Re: [PATCH v5 6/7] btf: Add lazy sorting validation for binary search
From: Alexei Starovoitov
Date: Fri Nov 07 2025 - 13:54:23 EST
On Fri, Nov 7, 2025 at 10:19 AM Eduard Zingerman <eddyz87@xxxxxxxxx> wrote:
>
> On Fri, 2025-11-07 at 15:08 +0800, Donglin Peng wrote:
> > On Thu, Nov 6, 2025 at 9:47 PM <bot+bpf-ci@xxxxxxxxxx> wrote:
> > >
> > > > diff --git a/kernel/bpf/btf.c b/kernel/bpf/btf.c
> > > > index 66cb739a0..33c327d3c 100644
> > > > --- a/kernel/bpf/btf.c
> > > > +++ b/kernel/bpf/btf.c
> > > > @@ -552,6 +552,70 @@ u32 btf_nr_types(const struct btf *btf)
> > > > return total;
> > > > }
> > > >
> > > > +/* Verifies that BTF types are sorted in ascending order
> > > > according to their
> > > > + * names, with named types appearing before anonymous types. If
> > > > the ordering
> > > > + * is correct, counts the number of named types and updates the
> > > > BTF object's
> > > > + * nr_sorted_types field.
> > > > + *
> > > > + * Return: true if types are properly sorted, false otherwise
> > > > + */
> > > > +static bool btf_check_sorted(struct btf *btf)
> > > > +{
> > > > + const struct btf_type *t;
> > > > + int i, n, k = 0, nr_sorted_types;
> > > > +
> > > > + if (likely(btf->nr_sorted_types != BTF_NEED_SORT_CHECK))
> > > > + goto out;
> > > > + btf->nr_sorted_types = 0;
> > > ^
> > >
> > > Can multiple threads race when writing to btf->nr_sorted_types
> > > here?
> > > Looking at btf_find_by_name_kind()->btf_check_sorted(), I see that
> > > btf_find_by_name_kind() receives a const pointer but casts away the
> > > const
> > > to call btf_check_sorted(). The function bpf_find_btf_id() calls
> > > btf_find_by_name_kind() without holding any locks (line 737), and
> > > later
> > > explicitly unlocks before calling it again (lines 756-757).
> > >
> > > This means multiple threads can concurrently enter
> > > btf_check_sorted() and
> > > write to btf->nr_sorted_types. While the validation logic is
> > > idempotent
> > > and all threads would compute the same value, the concurrent writes
> > > to the
> > > same memory location without synchronization could trigger KCSAN
> > > warnings.
> > >
> > > Should this use atomic operations, or should the validation be
> > > performed
> > > under a lock during BTF initialization before the BTF becomes
> > > visible to
> > > multiple threads?
> >
> > Hi, is it necessary to address this issue?

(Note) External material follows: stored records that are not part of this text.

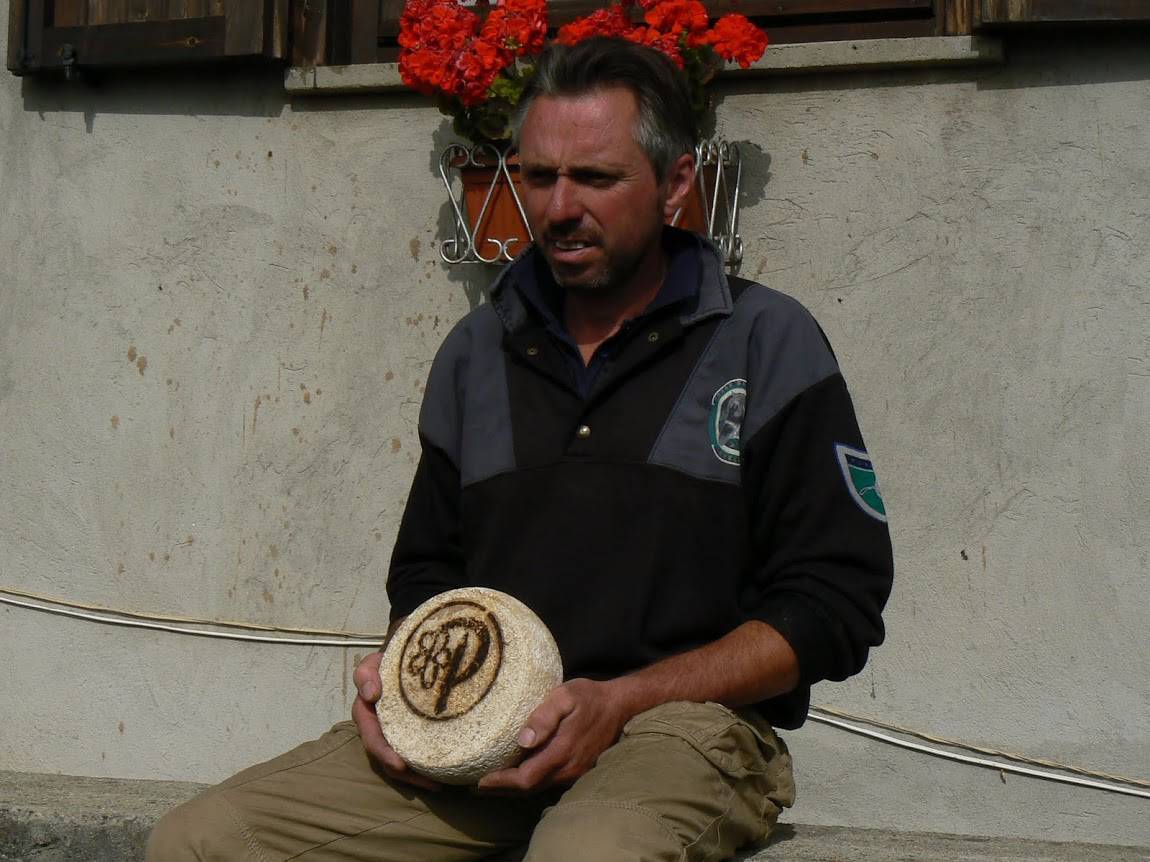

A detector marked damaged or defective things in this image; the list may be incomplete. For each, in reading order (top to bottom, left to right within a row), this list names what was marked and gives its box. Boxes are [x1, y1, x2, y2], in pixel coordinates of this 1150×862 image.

burned logo marking [398, 604, 502, 720]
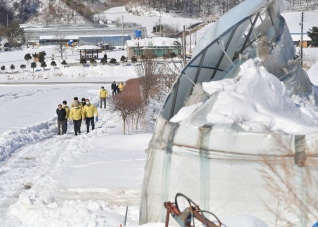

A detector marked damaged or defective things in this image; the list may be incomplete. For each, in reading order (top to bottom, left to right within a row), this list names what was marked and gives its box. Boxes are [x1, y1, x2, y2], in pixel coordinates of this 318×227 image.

damaged vinyl house [140, 0, 318, 226]
damaged structure [140, 0, 318, 226]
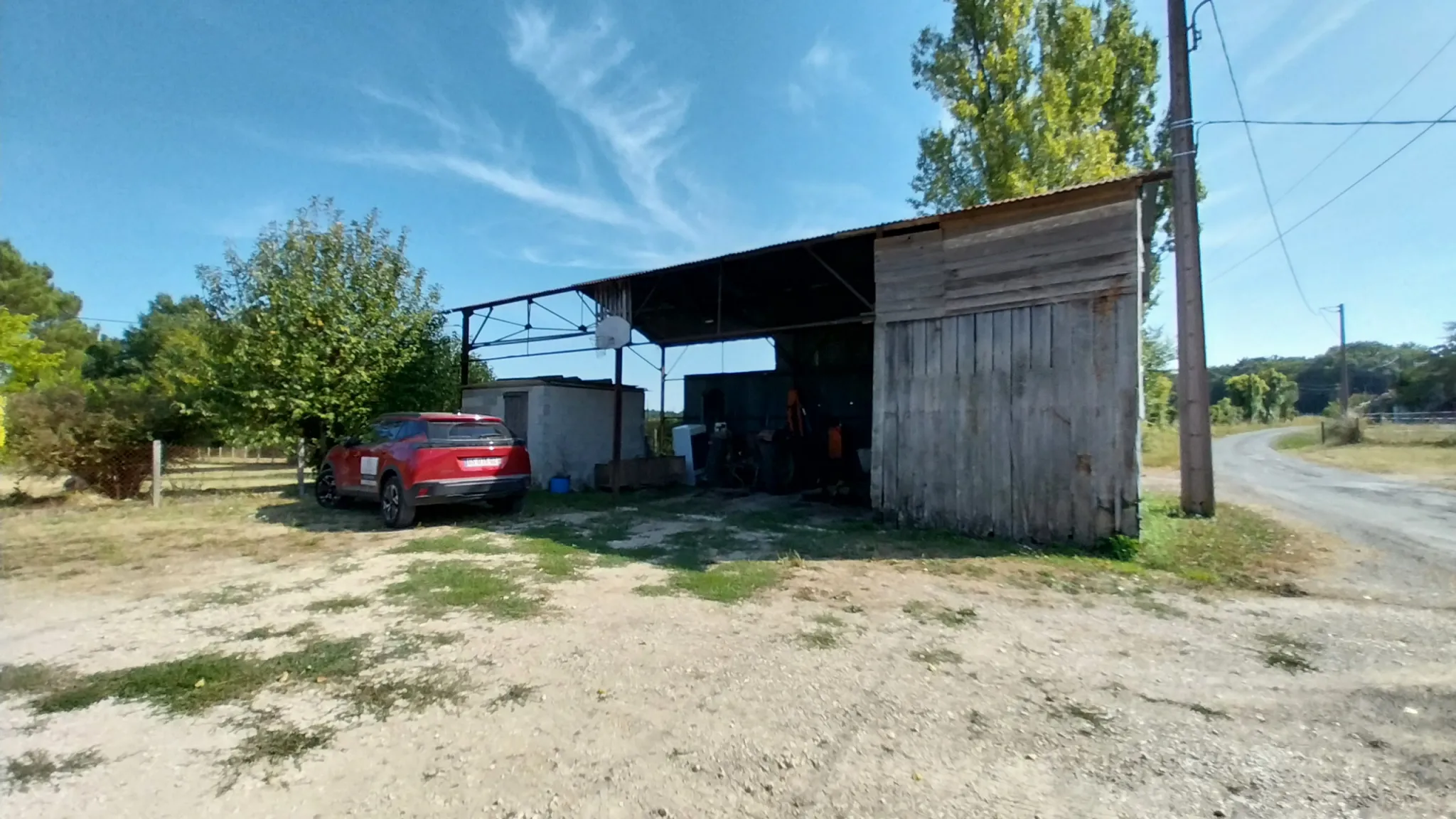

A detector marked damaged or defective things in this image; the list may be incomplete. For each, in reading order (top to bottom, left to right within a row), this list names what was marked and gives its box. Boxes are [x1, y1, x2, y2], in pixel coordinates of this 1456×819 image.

> > For example, by using atomic_try_cmpxchg or WRITE/READ_ONCE? Using
> > atomic_try_cmpxchg can prevent race conditions on writes but requires
> > an atomic
> > variable, while WRITE_ONCE/READ_ONCE can avoid KCSAN warnings. Since
> > the race condition is unlikely to cause critical issues, I suggest
> > using
> > WRITE_ONCE/READ_ONCE.
>
> Probably use WRITE_ONCE/READ_ONCE?
>
> > > > +
> > > > + if (btf->nr_types < 2)
> > > > + goto out;
> > > > +
> > > > + nr_sorted_types = 0;
> > > > + n = btf_nr_types(btf) - 1;
> > > > + for (i = btf_start_id(btf); i < n; i++) {
> > > > + k = i + 1;
> > > > + if (btf_compare_type_names(&i, &k, btf) > 0)
> > > > + goto out;
> > > > +
> > > > + t = btf_type_by_id(btf, i);
> > > > + if (t->name_off)
> > > > + nr_sorted_types++;
> > > > + }
> > > > +
> > > > + t = btf_type_by_id(btf, k);
> > > > + if (t->name_off)
> > > > + nr_sorted_types++;
> > > > + if (nr_sorted_types)
> > > > + btf->nr_sorted_types = nr_sorted_types;
> > > ^
> > >
> > > The same race condition applies to this write of nr_sorted_types as
> > > well.
> > >
> > > > +
> > > > +out:
> > > > + return btf->nr_sorted_types > 0;
> > > > +}
> > >
> > > [ ... ]
> > >
> > > > @@ -610,7 +674,7 @@ s32 btf_find_by_name_kind(const struct btf
> > > > *btf, const char *name, u8 kind)
> > > > goto out;
> > > > }
> > > >
> > > > - if (btf->nr_sorted_types != BTF_NEED_SORT_CHECK) {
> > > > + if (btf_check_sorted((struct btf *)btf)) {
> > > ^
> > >
> > > The const cast here enables the concurrent writes discussed above.
> > > Is
> > > there a reason to mark the btf parameter as const if we're
> > > modifying it?
> >
> > Hi team, is casting away const an acceptable approach for our
> > codebase?
>
> Casting away const is undefined behaviour, e.g. see paragraph 6.7.3.6
> N1570 ISO/IEC 9899:201x Programming languages — C.
>
> Both of the problems above can be avoided if kernel will do sorted
> check non-lazily. But Andrii and Alexei seem to like that property.
Ihor is going to move BTF manipulations into resolve_btfid.
Sorting of BTF should be in resolve_btfid as well.
This way the build process will guarantee that BTF is sorted
to the kernel liking. So the kernel doesn't even need to check
that BTF is sorted.